### [Short exercise]
Count the lines of the material below that contain the string "into", where uppercase and lowercase letters must match. Give only the number.

** START OF Record excerpts **

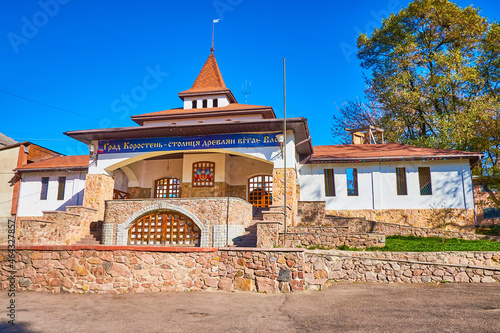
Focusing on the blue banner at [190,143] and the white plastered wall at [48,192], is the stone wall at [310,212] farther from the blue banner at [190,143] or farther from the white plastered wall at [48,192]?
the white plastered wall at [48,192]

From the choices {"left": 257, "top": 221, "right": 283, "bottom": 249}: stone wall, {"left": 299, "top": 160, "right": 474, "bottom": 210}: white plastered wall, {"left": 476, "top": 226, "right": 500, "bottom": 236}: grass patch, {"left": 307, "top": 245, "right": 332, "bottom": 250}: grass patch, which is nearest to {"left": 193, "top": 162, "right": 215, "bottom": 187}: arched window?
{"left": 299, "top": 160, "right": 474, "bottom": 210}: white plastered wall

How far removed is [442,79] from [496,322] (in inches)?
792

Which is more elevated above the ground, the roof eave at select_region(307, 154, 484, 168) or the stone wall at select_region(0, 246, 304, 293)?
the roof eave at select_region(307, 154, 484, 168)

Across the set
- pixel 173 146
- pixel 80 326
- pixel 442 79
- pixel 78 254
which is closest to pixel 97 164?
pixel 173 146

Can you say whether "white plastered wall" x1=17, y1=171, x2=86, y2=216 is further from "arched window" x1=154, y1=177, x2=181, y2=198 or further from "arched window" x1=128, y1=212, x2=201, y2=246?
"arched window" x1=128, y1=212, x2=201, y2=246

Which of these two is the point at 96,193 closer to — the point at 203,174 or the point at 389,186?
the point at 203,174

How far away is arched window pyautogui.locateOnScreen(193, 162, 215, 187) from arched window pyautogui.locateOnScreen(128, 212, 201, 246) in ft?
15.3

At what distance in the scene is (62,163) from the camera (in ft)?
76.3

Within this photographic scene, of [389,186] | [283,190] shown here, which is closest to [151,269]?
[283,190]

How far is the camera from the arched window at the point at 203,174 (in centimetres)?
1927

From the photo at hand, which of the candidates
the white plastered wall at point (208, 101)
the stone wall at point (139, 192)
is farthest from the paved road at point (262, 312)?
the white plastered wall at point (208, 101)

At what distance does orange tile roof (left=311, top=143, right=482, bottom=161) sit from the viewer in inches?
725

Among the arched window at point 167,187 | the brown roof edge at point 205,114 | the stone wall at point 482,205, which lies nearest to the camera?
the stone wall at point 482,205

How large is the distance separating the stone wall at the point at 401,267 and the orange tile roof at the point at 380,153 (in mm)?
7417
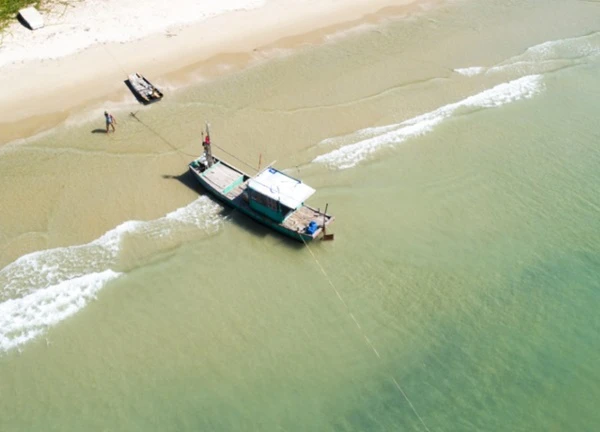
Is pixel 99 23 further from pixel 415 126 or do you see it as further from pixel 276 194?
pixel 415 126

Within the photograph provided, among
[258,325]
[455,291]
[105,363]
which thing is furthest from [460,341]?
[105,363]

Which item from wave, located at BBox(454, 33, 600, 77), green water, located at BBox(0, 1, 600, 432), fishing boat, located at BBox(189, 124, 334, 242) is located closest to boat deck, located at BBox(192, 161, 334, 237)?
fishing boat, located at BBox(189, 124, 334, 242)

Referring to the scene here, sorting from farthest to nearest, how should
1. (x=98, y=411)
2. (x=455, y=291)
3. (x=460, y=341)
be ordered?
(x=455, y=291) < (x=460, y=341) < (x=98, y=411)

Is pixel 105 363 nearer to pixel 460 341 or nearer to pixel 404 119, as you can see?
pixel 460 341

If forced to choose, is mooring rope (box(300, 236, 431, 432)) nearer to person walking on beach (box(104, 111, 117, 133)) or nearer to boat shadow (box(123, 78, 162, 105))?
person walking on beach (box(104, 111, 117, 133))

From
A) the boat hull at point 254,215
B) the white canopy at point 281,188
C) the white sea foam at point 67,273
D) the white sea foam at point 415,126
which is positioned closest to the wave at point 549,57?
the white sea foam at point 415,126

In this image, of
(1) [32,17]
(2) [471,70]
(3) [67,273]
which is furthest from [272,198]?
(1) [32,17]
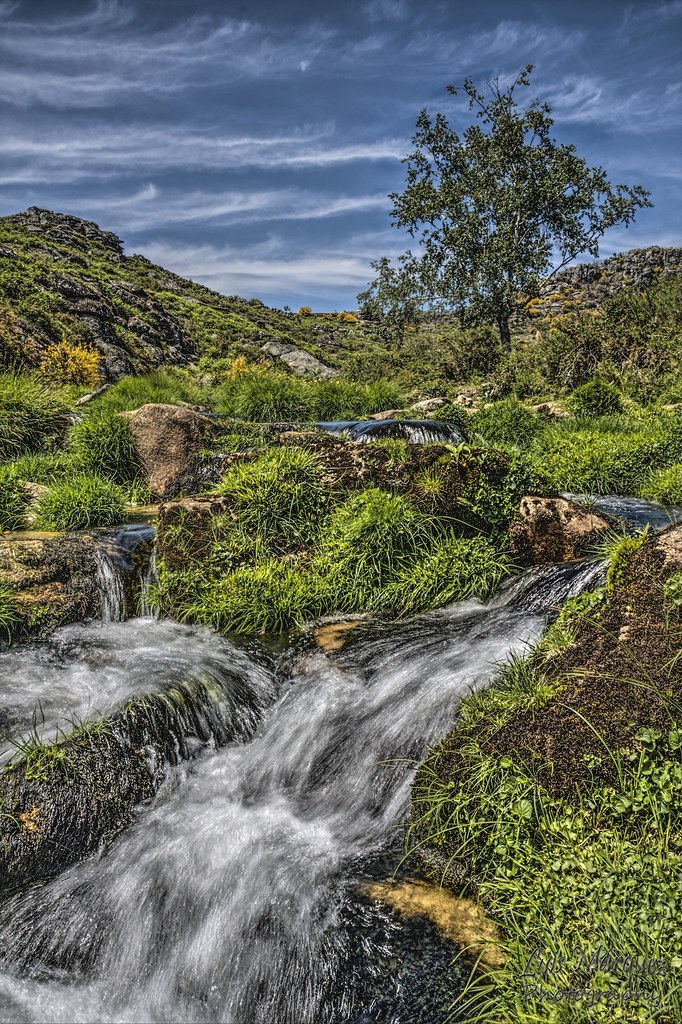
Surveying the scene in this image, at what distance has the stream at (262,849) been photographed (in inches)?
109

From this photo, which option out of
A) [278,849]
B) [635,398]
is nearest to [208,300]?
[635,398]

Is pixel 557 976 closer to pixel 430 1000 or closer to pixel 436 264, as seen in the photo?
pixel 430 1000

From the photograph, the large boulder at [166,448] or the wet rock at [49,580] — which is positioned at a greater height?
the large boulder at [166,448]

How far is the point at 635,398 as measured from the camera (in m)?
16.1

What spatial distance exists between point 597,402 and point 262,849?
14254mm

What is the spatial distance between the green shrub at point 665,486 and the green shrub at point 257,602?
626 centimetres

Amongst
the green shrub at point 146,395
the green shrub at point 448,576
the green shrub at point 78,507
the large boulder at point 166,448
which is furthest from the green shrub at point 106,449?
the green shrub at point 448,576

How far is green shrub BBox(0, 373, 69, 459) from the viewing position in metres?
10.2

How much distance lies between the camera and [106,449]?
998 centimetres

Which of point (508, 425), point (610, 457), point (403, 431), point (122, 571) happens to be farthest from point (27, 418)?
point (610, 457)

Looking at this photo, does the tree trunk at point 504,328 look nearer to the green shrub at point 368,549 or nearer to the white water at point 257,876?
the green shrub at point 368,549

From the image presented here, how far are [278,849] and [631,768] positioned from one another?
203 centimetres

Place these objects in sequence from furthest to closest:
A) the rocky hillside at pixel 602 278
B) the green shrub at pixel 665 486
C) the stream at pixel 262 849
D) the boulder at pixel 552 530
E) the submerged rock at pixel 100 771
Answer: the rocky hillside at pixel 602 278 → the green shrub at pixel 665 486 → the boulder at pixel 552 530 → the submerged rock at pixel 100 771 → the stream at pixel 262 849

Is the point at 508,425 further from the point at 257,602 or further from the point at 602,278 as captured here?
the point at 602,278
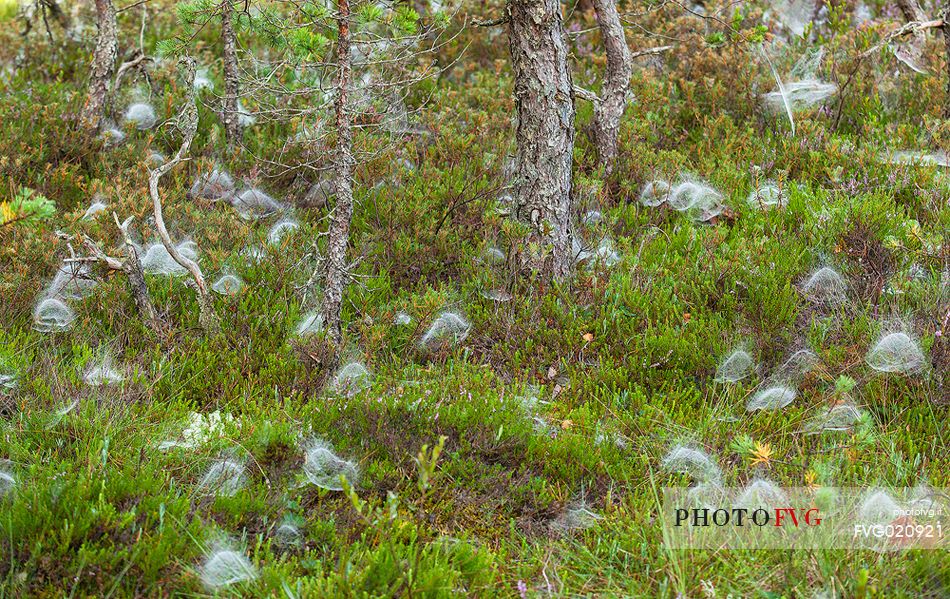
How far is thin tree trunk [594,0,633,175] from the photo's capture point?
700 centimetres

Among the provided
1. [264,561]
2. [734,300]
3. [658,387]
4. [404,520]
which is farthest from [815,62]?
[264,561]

** END OF Record excerpts **
** START OF Record excerpts **

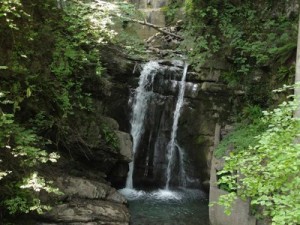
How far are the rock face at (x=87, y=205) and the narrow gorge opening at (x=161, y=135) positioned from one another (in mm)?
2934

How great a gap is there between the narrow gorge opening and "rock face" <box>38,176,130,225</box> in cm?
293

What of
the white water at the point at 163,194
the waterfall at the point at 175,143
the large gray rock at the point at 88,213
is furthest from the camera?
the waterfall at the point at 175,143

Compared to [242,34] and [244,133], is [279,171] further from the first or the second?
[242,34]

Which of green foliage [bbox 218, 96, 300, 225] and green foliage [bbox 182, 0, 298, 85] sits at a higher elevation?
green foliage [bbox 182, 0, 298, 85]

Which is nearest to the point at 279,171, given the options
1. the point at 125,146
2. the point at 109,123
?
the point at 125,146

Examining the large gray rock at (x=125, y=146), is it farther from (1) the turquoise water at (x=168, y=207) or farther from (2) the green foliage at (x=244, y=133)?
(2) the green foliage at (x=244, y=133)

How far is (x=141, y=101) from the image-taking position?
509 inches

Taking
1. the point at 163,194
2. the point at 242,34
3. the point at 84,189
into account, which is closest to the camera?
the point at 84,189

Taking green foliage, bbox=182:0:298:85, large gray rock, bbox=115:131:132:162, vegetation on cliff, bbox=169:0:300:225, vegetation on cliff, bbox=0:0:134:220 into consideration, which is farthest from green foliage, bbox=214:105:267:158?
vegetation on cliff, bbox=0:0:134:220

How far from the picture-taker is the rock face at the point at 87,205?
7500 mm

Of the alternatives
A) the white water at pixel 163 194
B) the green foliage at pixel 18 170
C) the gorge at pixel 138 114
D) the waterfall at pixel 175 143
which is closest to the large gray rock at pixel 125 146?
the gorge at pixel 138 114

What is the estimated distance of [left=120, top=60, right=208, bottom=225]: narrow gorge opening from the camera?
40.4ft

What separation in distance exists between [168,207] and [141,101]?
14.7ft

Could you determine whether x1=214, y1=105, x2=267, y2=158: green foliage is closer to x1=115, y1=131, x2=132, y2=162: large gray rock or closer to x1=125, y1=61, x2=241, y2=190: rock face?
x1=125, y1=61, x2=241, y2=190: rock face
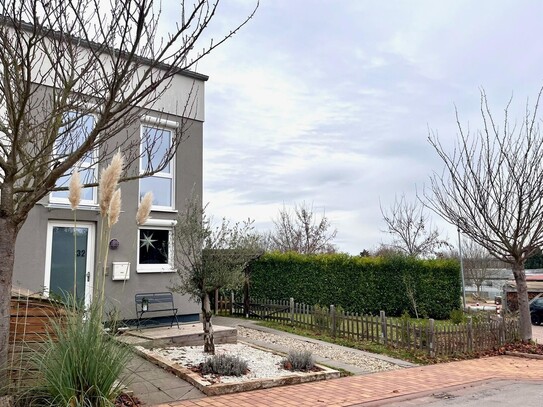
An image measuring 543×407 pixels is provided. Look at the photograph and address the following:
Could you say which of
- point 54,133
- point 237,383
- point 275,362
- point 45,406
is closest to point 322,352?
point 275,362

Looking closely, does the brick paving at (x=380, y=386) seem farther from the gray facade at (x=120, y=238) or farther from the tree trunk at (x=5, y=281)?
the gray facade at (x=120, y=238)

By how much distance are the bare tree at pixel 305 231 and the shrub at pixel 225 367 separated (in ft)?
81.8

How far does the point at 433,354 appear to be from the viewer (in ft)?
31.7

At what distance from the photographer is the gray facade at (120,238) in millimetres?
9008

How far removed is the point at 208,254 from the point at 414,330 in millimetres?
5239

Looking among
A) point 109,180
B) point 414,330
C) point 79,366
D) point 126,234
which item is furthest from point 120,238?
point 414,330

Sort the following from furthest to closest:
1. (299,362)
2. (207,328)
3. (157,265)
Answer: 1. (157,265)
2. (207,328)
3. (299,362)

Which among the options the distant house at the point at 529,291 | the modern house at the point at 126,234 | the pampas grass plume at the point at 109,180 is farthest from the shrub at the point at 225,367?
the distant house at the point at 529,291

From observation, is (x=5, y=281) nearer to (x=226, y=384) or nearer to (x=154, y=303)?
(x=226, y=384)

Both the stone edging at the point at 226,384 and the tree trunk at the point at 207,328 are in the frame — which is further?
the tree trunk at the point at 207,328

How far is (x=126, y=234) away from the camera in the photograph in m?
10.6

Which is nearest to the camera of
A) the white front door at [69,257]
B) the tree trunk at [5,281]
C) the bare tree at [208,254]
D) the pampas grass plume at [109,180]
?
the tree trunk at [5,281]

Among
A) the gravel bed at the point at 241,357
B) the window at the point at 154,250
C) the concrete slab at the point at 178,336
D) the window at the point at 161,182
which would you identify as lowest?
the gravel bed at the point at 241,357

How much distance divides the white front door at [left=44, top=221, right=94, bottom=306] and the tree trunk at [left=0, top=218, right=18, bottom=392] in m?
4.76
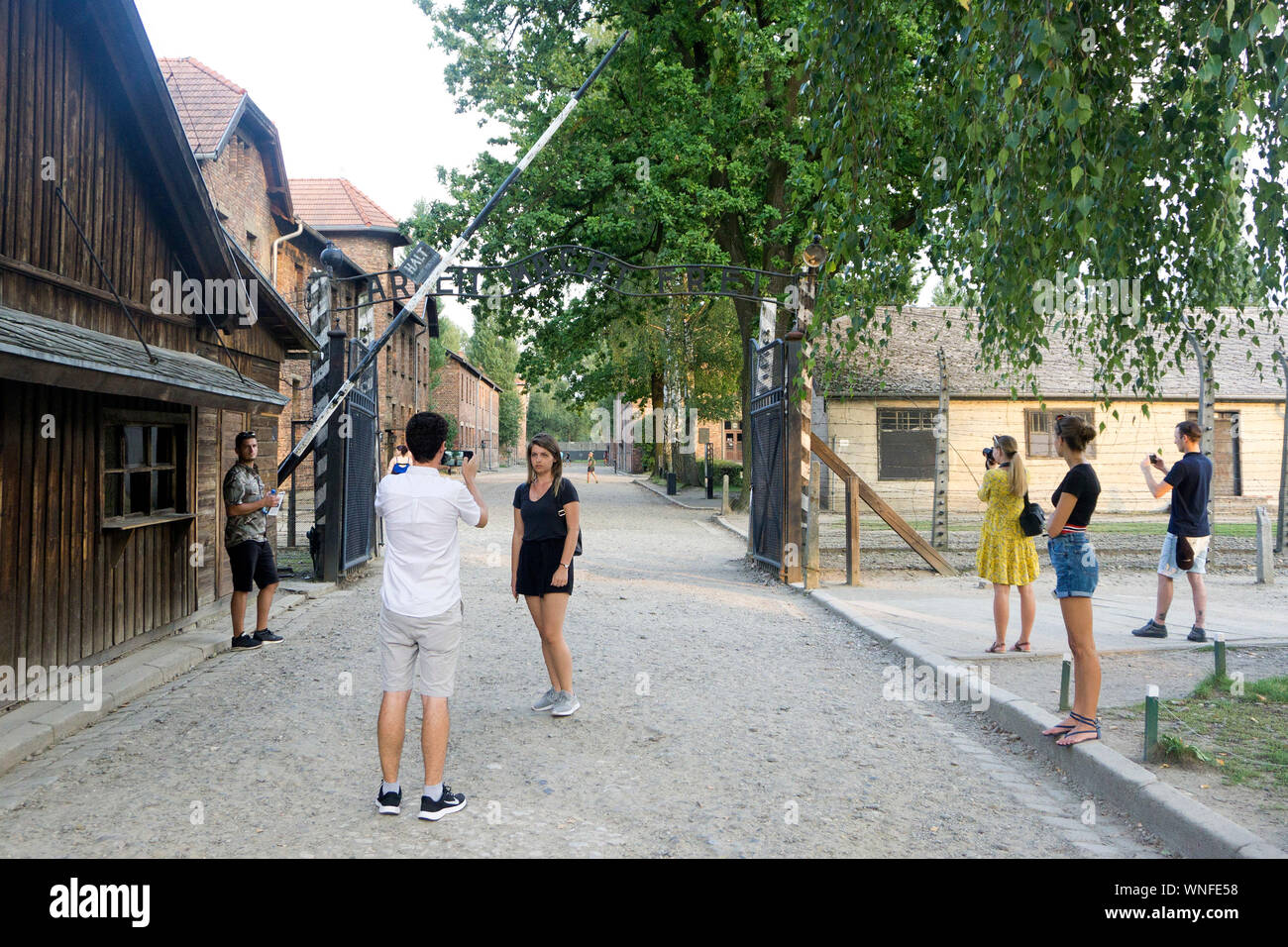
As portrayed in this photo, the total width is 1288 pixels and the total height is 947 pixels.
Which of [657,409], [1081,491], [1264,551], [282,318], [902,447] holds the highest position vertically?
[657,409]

** END OF Record excerpts **

### [Result below]
2